There’s more to porn
If there are clear consequences for young people when it comes to sexting and posting sexual images, the effects of childhood exposure to porn are harder to gage. In 2014, a 12-year old boy raped his 7-year old sister after watching hardcore porn online: he said he watched it with friends and gained a desire to try it out. Sociologist Gail Dines, author of the book Pornland: How Porn Hijacked Our Sexuality, interviewed a man incarcerated for child molestation: he told Dines he wasn’t a pedophile and just wanted to try something different. His is not an isolated case. For the first time, men who aren’t inherently pedophiles are initiating sex with children.
In the BBC program, Jamil interviewed a girl in her early twenties who was raped by someone she thought of as a friend. When she went to his blog afterwards, she found out it included porn images that were very similar to what had happened to her. She adds: “For certain people who do that, rape is so ingrained in their minds that for them it’s okay.”

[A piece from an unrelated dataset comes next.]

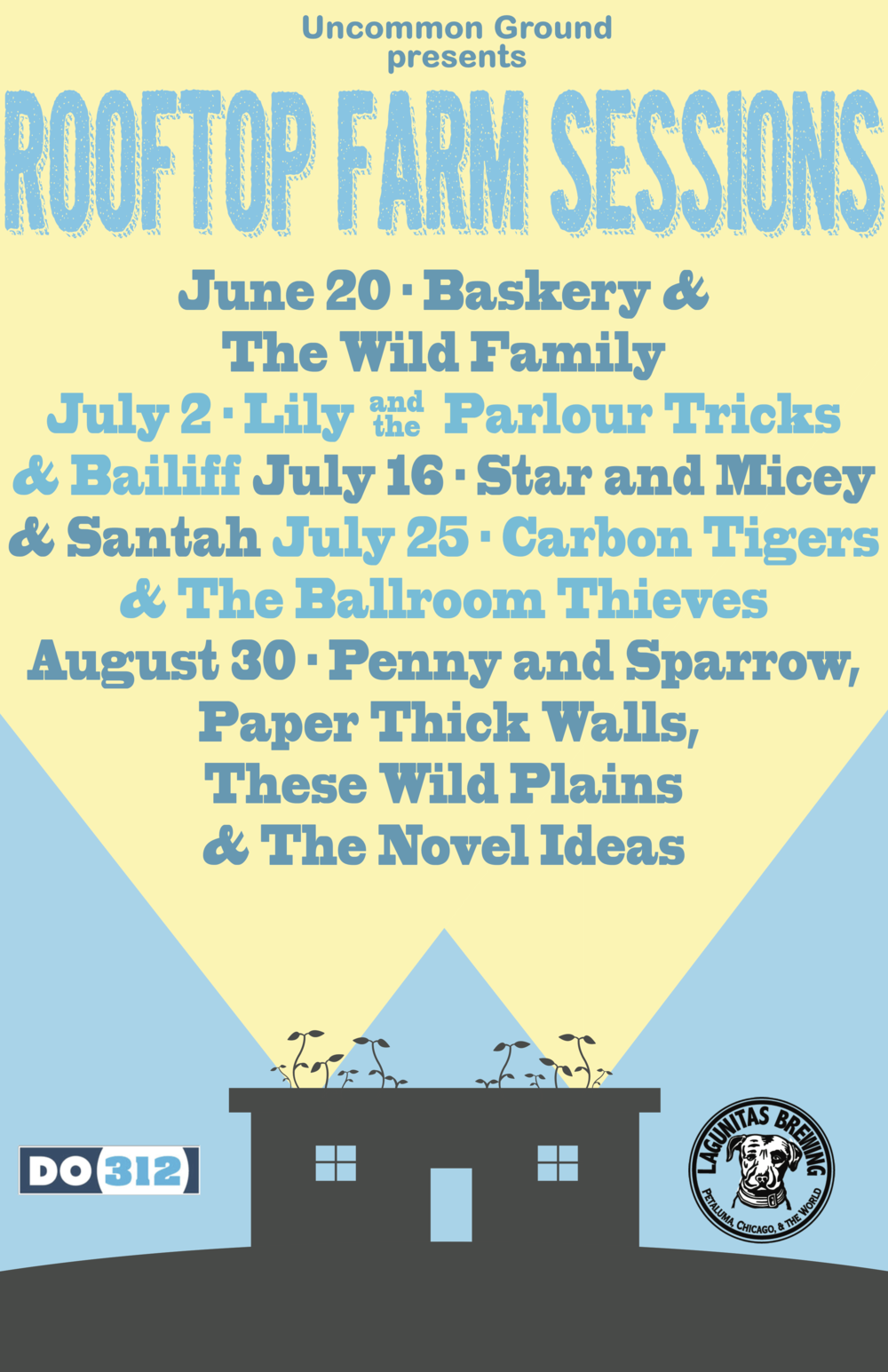 Rooftop Farm Sessions Poster for Uncommon Ground  | Laser Jet Print & Web Use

Lynnette Smith, a sex educator working with teenagers on a daily basis for the past 20 years, is concerned about what she’s been hearing from teenage boys. In several schools, quite often, they ask her: “If I’m being intimate or trying it on with a girl and she doesn’t like it, if I keep going and keep going, she will finally like it, won’t she?” Invariably, Smith ends up tracking the boys’ question back to porn they had watched.
There you go.
So far I’ve covered what porn does physically and mentally to boys and what stems from the interaction of boys and girls with pornographic images. On my next post, I’ll focus on females and porn.
In the meantime, you can watch Porn: What’s the Harm? for additional information and also to learn more about what the surveyed teenagers said. It’s a fascinating program.
What about you? What’s your take on porn, and how do you think it affects your own behavior or the behavior of those around you?